• [SHORT PROBLEM A] Repeat the part of the match report below, starting at "Actually, if you’re" and ending at "the mountain tops.", without changing a single character.

• [QUOTED TEXT]
╔══
HARROW BOROUGH – 2 [OG 27. McKenna 58] SUTTON UNITED – 4 [Watson 9.40. Gray 68. Bolt 78p]
RYMAN PREMIER DIVISION | Att: 110
Thank god for foreign holidays. Whilst I was away relaxing in Austria last week, the lads had 2 games which presented a decent opportunity with picking up at least 4 points & getting the season back on track after the recent stumbles. Well, that was the plan anyway.
An apparently abject 3-0 home defeat against Purfl…er…Thurrock was followed by a 2-2 home draw against Bishops Stortford. The Stortford result made all the worse by the fact that the U’s had a 2-0 lead against 10 men going into the last couple of minutes and still managed to drop 2 points.
Actually, if you’re in the Salzburg area in the near future, listen carefully. You may find the hills are alive not with the Sound of Music, but my reaction to Gareth’s SMS informing me of that Stortford result. Basically the word “BOLLOCKS!” echoing eerily amongst the mountain tops.
╚══
• [SHORT PROBLEM B] Pick out every line of the records below that contains the string "sandal", and copy each one as it appears. Matches must have the same case.

• [MATERIAL PROVIDED]
╔══
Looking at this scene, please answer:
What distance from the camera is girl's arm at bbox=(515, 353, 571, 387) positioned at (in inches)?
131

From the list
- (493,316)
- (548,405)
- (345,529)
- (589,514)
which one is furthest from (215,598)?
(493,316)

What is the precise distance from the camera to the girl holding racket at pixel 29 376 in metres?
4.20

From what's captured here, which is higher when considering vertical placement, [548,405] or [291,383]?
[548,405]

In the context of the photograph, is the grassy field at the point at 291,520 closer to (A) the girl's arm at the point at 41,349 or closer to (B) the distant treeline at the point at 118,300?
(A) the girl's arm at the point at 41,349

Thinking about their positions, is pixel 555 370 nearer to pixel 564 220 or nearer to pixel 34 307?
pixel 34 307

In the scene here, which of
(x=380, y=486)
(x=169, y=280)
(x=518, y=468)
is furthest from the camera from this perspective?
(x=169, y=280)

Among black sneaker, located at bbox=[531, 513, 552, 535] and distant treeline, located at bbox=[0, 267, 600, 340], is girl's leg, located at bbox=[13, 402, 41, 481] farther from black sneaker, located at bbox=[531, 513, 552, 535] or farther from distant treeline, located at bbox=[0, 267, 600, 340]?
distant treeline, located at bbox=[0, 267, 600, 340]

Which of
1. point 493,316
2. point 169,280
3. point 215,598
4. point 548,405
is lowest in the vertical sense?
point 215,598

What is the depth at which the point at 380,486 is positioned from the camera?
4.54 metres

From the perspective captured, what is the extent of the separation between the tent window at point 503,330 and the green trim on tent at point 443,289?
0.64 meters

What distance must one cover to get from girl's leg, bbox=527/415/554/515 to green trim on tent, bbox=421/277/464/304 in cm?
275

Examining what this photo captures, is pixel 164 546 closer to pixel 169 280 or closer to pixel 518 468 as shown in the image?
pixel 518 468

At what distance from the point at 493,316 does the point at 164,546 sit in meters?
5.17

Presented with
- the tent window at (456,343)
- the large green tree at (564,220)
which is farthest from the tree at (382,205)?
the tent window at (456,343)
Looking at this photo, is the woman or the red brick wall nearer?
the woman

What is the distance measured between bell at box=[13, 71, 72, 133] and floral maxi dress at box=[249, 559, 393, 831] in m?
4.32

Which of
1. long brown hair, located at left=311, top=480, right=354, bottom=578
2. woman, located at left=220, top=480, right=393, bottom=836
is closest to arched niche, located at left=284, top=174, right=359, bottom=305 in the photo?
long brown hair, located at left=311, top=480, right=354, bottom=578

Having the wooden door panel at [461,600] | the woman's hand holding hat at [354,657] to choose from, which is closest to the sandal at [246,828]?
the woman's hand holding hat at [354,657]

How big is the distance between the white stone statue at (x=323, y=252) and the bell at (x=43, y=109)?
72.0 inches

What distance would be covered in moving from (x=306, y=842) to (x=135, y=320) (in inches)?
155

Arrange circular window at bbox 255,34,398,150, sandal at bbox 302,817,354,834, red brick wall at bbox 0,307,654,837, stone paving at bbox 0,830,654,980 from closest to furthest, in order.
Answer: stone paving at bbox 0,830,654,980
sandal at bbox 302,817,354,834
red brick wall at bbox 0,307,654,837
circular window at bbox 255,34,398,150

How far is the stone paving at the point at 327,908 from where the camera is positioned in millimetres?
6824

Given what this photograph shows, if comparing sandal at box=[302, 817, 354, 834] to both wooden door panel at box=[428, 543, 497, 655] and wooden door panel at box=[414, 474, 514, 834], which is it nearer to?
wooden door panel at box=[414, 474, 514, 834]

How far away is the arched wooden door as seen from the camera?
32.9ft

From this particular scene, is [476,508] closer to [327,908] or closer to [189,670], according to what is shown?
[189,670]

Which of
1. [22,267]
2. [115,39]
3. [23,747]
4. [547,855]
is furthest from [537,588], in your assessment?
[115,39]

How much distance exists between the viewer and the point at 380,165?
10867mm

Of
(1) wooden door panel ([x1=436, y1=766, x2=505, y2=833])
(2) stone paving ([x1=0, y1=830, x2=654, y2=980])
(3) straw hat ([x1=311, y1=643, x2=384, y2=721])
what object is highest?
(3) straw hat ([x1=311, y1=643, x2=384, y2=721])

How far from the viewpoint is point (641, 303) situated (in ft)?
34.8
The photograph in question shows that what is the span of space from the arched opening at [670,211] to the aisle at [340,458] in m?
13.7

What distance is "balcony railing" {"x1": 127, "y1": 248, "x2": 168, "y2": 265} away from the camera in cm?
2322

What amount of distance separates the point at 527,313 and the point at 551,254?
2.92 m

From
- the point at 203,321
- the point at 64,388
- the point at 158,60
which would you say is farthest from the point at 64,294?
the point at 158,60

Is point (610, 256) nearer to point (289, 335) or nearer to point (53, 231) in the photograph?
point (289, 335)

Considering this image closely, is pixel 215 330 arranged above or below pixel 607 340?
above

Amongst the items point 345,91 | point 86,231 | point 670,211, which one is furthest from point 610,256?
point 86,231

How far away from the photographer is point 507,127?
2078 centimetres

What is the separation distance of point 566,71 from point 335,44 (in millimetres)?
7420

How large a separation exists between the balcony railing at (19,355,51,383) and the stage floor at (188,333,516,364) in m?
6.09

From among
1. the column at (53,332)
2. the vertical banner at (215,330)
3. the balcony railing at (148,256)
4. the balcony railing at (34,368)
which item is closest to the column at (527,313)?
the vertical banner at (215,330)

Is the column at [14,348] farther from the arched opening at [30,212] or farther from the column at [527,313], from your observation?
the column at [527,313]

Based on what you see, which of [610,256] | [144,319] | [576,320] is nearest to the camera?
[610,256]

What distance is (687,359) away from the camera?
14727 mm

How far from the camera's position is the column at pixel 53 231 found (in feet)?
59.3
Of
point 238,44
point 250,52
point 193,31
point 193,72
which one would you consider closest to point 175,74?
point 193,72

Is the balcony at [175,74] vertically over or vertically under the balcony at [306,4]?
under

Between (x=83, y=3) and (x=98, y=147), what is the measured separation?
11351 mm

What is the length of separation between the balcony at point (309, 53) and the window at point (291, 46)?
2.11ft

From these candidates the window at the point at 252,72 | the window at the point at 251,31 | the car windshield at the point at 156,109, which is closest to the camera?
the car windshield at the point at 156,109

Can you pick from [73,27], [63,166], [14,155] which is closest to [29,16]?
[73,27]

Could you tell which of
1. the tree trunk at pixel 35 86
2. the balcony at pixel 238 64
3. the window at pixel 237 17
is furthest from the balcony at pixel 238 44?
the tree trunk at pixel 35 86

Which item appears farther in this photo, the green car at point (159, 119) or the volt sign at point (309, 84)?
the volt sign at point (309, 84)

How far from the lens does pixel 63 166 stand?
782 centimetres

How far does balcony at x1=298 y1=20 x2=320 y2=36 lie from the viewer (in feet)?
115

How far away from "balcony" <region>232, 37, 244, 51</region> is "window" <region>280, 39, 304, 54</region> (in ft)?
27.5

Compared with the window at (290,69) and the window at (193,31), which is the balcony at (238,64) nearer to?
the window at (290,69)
╚══
• [TASK OUTPUT A]
Actually, if you’re in the Salzburg area in the near future, listen carefully. You may find the hills are alive not with the Sound of Music, but my reaction to Gareth’s SMS informing me of that Stortford result. Basically the word “BOLLOCKS!” echoing eerily amongst the mountain tops.

• [TASK OUTPUT B]
Having the wooden door panel at [461,600] | the woman's hand holding hat at [354,657] to choose from, which is closest to the sandal at [246,828]?
Arrange circular window at bbox 255,34,398,150, sandal at bbox 302,817,354,834, red brick wall at bbox 0,307,654,837, stone paving at bbox 0,830,654,980 from closest to furthest, in order.
sandal at bbox 302,817,354,834
Given what this photograph shows, if comparing sandal at box=[302, 817, 354, 834] to both wooden door panel at box=[428, 543, 497, 655] and wooden door panel at box=[414, 474, 514, 834], which is it nearer to?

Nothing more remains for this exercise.